"Zgon Ojca Świętego rani nasze serca"
Książę Albert z Monako, którego ojciec, książę Rainier, walczy w szpitalu o życie, wyraził w niedzielę ubolewanie z powodu śmierci papieża Jana Pawła II. Zgon Ojca Świętego "rani nasze serca" - napisał w liście kondolencyjnym do Watykanu.
Podkreślił odwagę Papieża, "głoszącego całemu światu słowo, godność ludzką, wolność, prawdę, pokój, pomoc ubogim i swą wiarę w młodych". Podziękował też za specjalne błogosławieństwo Papieża, przekazane zaledwie przed ośmioma dniami księciu Rainierowi.
Albert wypowiadał się w imieniu księstwa, gdyż w czwartek został mianowany przez radę koronną regentem z powodu choroby swego ojca.
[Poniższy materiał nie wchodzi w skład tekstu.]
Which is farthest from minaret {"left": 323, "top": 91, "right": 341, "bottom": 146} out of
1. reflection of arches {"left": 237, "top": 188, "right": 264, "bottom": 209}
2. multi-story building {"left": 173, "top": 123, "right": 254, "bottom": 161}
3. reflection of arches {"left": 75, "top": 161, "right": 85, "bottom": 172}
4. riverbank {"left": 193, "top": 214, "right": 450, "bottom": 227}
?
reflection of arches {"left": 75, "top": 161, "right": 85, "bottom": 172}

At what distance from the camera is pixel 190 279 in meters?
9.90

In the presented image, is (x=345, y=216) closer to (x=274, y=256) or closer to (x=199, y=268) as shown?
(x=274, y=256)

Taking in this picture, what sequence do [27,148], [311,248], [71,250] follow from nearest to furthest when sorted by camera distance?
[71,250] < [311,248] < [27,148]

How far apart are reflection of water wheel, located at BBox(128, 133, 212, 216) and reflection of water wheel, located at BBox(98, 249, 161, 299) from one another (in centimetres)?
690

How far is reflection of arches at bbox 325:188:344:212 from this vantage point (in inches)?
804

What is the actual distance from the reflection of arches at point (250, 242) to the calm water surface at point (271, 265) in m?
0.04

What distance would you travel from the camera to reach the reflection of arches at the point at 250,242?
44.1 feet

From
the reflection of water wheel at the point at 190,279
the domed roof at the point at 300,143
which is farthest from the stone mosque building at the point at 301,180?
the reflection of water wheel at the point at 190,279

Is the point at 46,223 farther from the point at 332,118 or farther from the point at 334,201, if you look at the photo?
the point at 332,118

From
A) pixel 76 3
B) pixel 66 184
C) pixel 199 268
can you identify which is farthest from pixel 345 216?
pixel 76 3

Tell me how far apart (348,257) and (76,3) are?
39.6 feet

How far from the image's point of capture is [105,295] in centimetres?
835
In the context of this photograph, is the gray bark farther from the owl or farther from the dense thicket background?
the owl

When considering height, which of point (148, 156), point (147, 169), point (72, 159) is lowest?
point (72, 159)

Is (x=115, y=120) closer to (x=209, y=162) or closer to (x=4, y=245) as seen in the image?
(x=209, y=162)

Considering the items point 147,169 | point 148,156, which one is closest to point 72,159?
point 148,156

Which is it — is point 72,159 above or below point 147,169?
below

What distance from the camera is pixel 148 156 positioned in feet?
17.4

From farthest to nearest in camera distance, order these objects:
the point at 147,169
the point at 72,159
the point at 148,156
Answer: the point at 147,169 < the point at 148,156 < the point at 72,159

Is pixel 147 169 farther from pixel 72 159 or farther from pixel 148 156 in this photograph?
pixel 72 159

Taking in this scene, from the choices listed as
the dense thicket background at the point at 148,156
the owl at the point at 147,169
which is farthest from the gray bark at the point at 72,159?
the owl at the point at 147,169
Po śmierci Papieża w katolickim Monako panuje żałoba. Rodzina książęca uczestniczyła w niedzielę we mszy, odprawionej w pałacowej kaplicy. Po spuszczeniu flag do połowy masztu rodzina książęca za pośrednictwem telewizji kablowej uprzedziła 32 tys. swych poddanych, że nie jest to żałoba po księciu Rainierze.
Po Watykanie, Monako jest drugim najmniejszym państwem świata. Rainier III jest najstarszym władcą w Europie i potomkiem rodu Grimaldich, który panuje w Monako od ponad siedmiu wieków.